**DATA:**
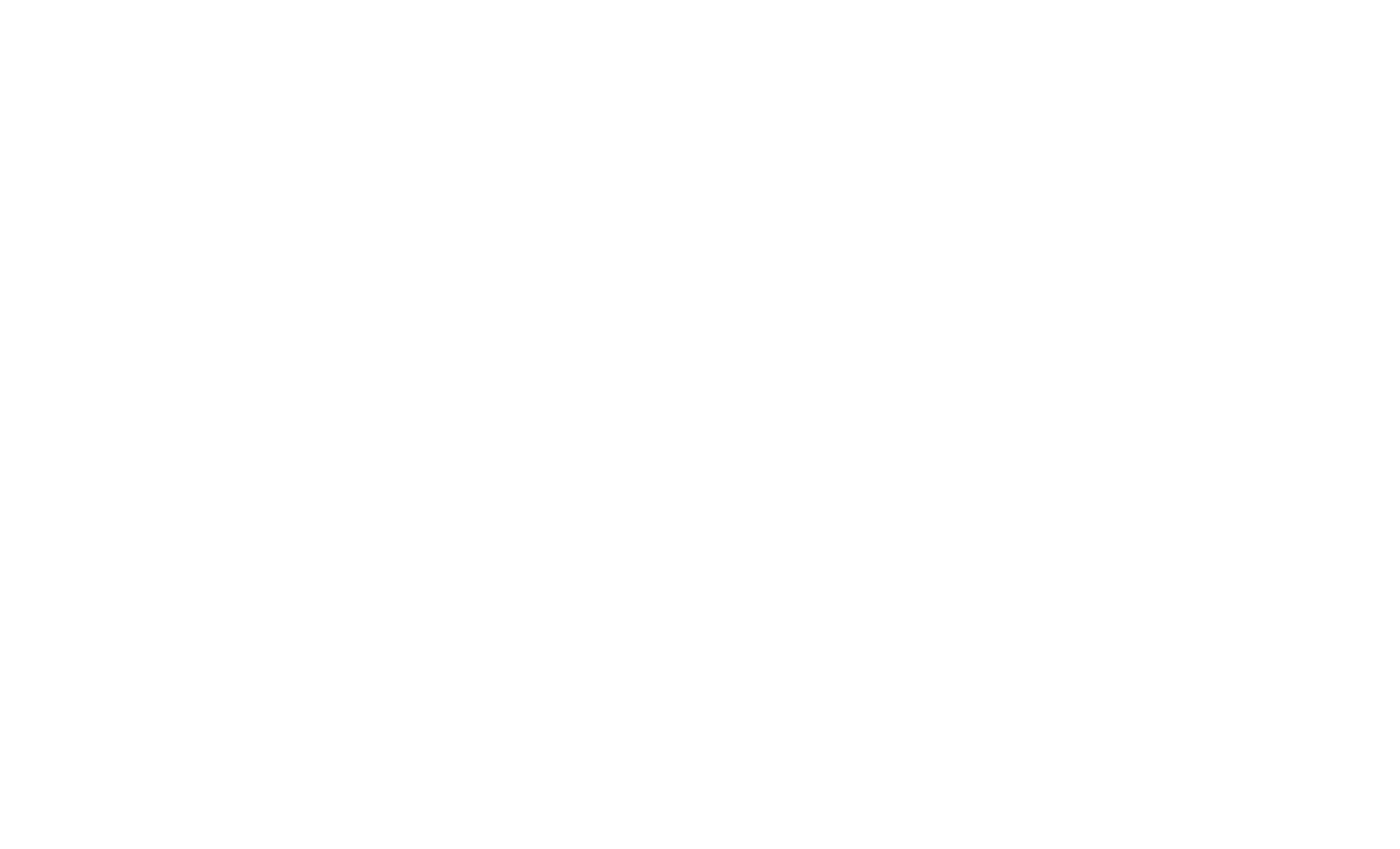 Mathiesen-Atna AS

--

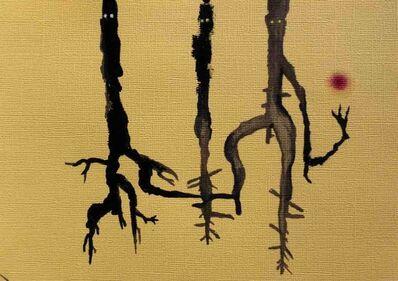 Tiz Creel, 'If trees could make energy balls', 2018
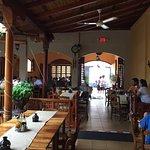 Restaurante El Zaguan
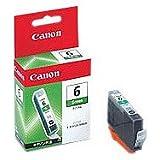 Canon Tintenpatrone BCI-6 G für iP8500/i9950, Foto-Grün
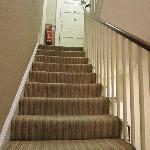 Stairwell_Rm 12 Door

**WORK INSTRUCTION:**
Reproduce the entries exactly, from the line with "Tiz Creel, 'If" to the line with "Stairwell_Rm 12 Door", both lines included, keeping no pictures.

**TASK OUTPUT:**
 Tiz Creel, 'If trees could make energy balls', 2018
 Restaurante El Zaguan
 Canon Tintenpatrone BCI-6 G für iP8500/i9950, Foto-Grün
 Stairwell_Rm 12 Door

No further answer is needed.